林征沒再理他們,目光下移,看向地上一物。那是剛才踹中宋承嶽時,從他身上掉下來的一部手機,款式小巧,通體粉紅色,一看就知道是女式手機。

宋晚山急忙彎腰撿起,沉著臉道:“今天這事我姓宋的記在心裏了!我不管你是真的流影,還是假的流影,這次就當還你的人情,傷我兒子的事,我暫時不跟你計較,咱們以後再走著瞧!”

林征根本不理他,沉yin不語。

那手機讓他心中的不安更加強烈起來,總覺得有什麽地方不妥。

宋晚山看了房間內其它人一眼,轉身就走,跟著宋承嶽等人離開。

林征心中倏然一動,迅速措出自己的手機,撥出了一個號碼。那是他和童雙雙分開前交換的電話號碼,用於聯絡,約定她一找到住的地方,立刻和他聯係。但是直到剛才,童雙雙仍沒有電話來。

一陣輕快的女聲RAP鈴聲從外麵傳了進來。

林征大吃一驚,快步奔了出去,隔著十多步看到宋晚山正拿著他剛才撿起的女式手機看來電。後者隻看了一眼,臉上就浮起了得意的笑容,隨即轉頭,看向林征,笑容迅速

擴大。

林征心內一沉。

他終於明白剛到這地方時,宋晚山那個大有深意的眼神是什麽意思——宋承嶽去“處理”的事,是去抓童雙雙!

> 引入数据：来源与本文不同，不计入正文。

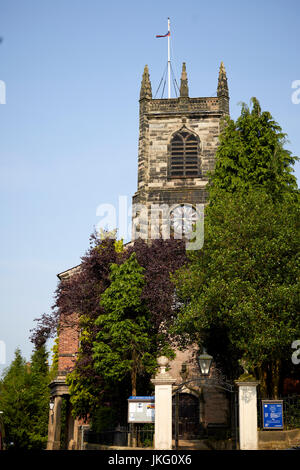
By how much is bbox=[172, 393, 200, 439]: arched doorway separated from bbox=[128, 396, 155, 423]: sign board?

宋晚山單手打開手機蓋,摁下了接聽鍵,隨即將手機放到了耳邊。

林征同時將自己的手機拿到耳邊。

“後會有期。”宋晚山輕微的聲音從手機裏傳過來。隻說了這一句,電話便即掛斷,他一轉身,大步向外走去。

沈力和木遜追了出來,連等在門外的夏萌也圍近。木遜皺眉問道:“怎麽回事?”

林征緩緩把手機拿離耳邊,轉頭看向沈力,沉聲道:“童雙雙出事了!”

沈力眼前一黑,直接倒了下去。旁邊的木遜急忙扶住他,驚疑交加:“怎麽回事?”

林征並不回答,探手抓過沈力,在他鼻下人中的位置掐了一記。後者慢慢睜開眼,一把抓住林征的胳膊:“雙雙……雙雙她出了什麽事?”

“她被宋晚山給捉了。”林征絲毫沒有想瞞他的意思。

沈力哽咽道:“是我害了雙雙……”

“行了!哭要是能把人哭回來,你哭瞎了眼我也不管!”林征冷靜地道,“我大概可以猜出宋晚山的用意,所以暫時童雙雙該沒生命危險。”

木遜看了林征兩眼,眉頭皺得更緊了。

在場的人裏,隻有他知道林征把童雙雙留下來的事,這件事說起來,根本原因是沈力,但直接原因恐怕得算在林征身上。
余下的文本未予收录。